* **Document passage**:
::::

First, we calculated an average number of all bird species detected per recording site during daytime and night together. Then we identified these diurnal species, which were recorded at least once singing by astronomical, nautical, or civil night-time periods.
To examine how common is nocturnal singing by a particular diurnal species, we calculated percent of recording sites in which the species was recorded singing at night in comparison to the number of recording sites at which the species occurred (i.e., was detected at least once at recording site by daytime and night).
Intensity of nocturnal singing was calculated as the number of songs produced per recording site per night. We included to the analyses only these recording sites and theses nights in which at least one nocturnal vocalisation of a particular species was recorded. Thus, when at recording site, we recorded nocturnal singing of a particular species during the first night and no nocturnal singing during the second night we included in analysis only the first night. Temporal pattern of nocturnal singing activity of selected species showed when songs are produced over the course of the night. We also analysed differences in the average time of the first song for species which were recorded at least in five nights. All above-mentioned analyses were conducted using various definitions of night. In this way, we showed how such a basic issue as night definition may influence on results of the study and their interpretation.
Statistical analyses were performed in IBM SPSS Statistics 25. All p values are two-tailed.
During the study, we recorded 53 bird species, belonging to seven orders and 27 families (see Appendix 2 and 3 for the list and distribution in ESM). On average, in each recording site we found 23.3 species (SD = 4.55; range from 14 to 31). Two species (Black-shouldered Nightjar and Freckled Nightjar) were recorded only at night, 29 species were recorded only during daytime, 22 species were recorded both by daytime and by civil night, and the same four species: Great Blue Turaco (Corythaeola cristata), Grey Apalis (Apalis cinerea), Common Stonechat (Saxicola torquatus), Scaly Francolin, were recorded both by daytime and by nautical and astronomical night. The Scaly Francolin was classified as a nocturnal species which calls also by day; therefore, we excluded them from typically diurnal birds.
Commonness of nocturnal singing
We found that of the 50 typically diurnal bird species recorded, three species vocalised at astronomical night, the same three species vocalised at nautical night and 21 species vocalised at civil night.
During astronomical night, we recorded Great Blue Turaco calling in one recording site from two in which occurred, Grey Apalis singing in one recording site from 18 in which occurred (6% of recording sites), and Common Stonechat singing in four recording sites from ten in which occurred (40% of recording sites) (Table 1).
Exactly the same three species like at astronomical night were recorded singing at nautical night. The difference was that Common Stonechat was recorded in five recording sites from 10 in which occurred (50%, of recording sites) (Table 1).

::::

* **Information provided**:

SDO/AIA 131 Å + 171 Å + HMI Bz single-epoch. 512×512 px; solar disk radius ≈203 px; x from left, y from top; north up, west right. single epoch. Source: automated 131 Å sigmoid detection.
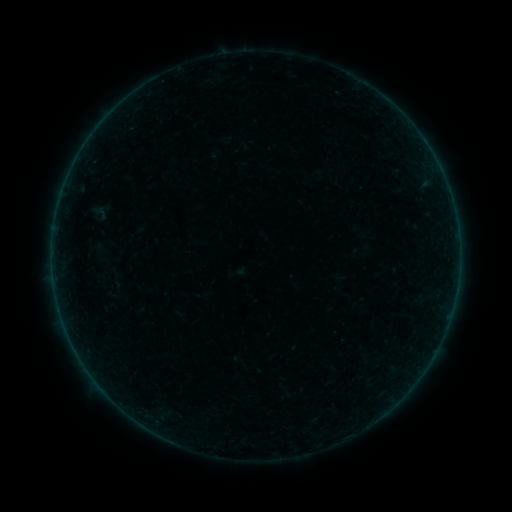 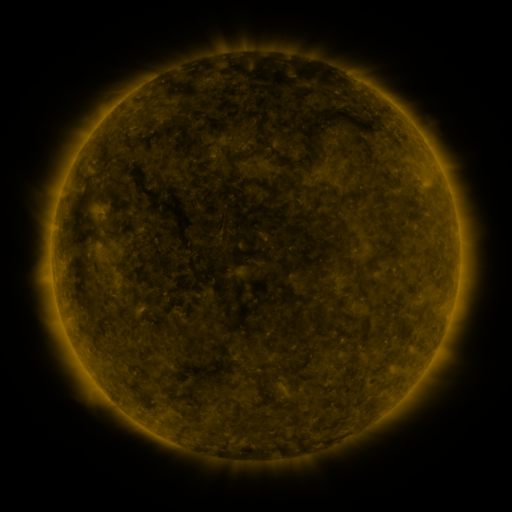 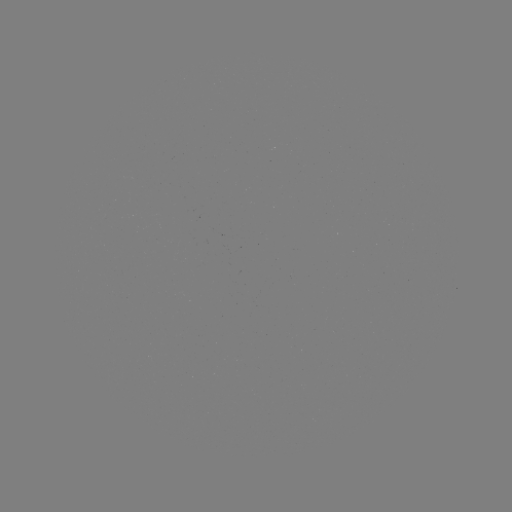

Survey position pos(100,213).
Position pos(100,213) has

::::

* **Task set**:
**1)** Quote the passage on nocturnal bird singing from "First, we calculated" up to and including "daytime and night).".
**2)** Does each statement agree with the bird song passage? Answer yes or no for each, quoting the words that decide it. (a) The study recorded 53 bird species. (b) At astronomical night, Grey Apalis was recorded singing in four recording sites. (c) At nautical night, Common Stonechat was recorded in five of the ten recording sites where it occurred.

* **Exercise results**:
**1)**
First, we calculated an average number of all bird species detected per recording site during daytime and night together. Then we identified these diurnal species, which were recorded at least once singing by astronomical, nautical, or civil night-time periods.
To examine how common is nocturnal singing by a particular diurnal species, we calculated percent of recording sites in which the species was recorded singing at night in comparison to the number of recording sites at which the species occurred (i.e., was detected at least once at recording site by daytime and night).

**2)**
(a) Yes: "During the study, we recorded 53 bird species"
(b) No: "Grey Apalis singing in one recording site from 18 in which occurred"
(c) Yes: "Common Stonechat was recorded in five recording sites from 10 in which occurred"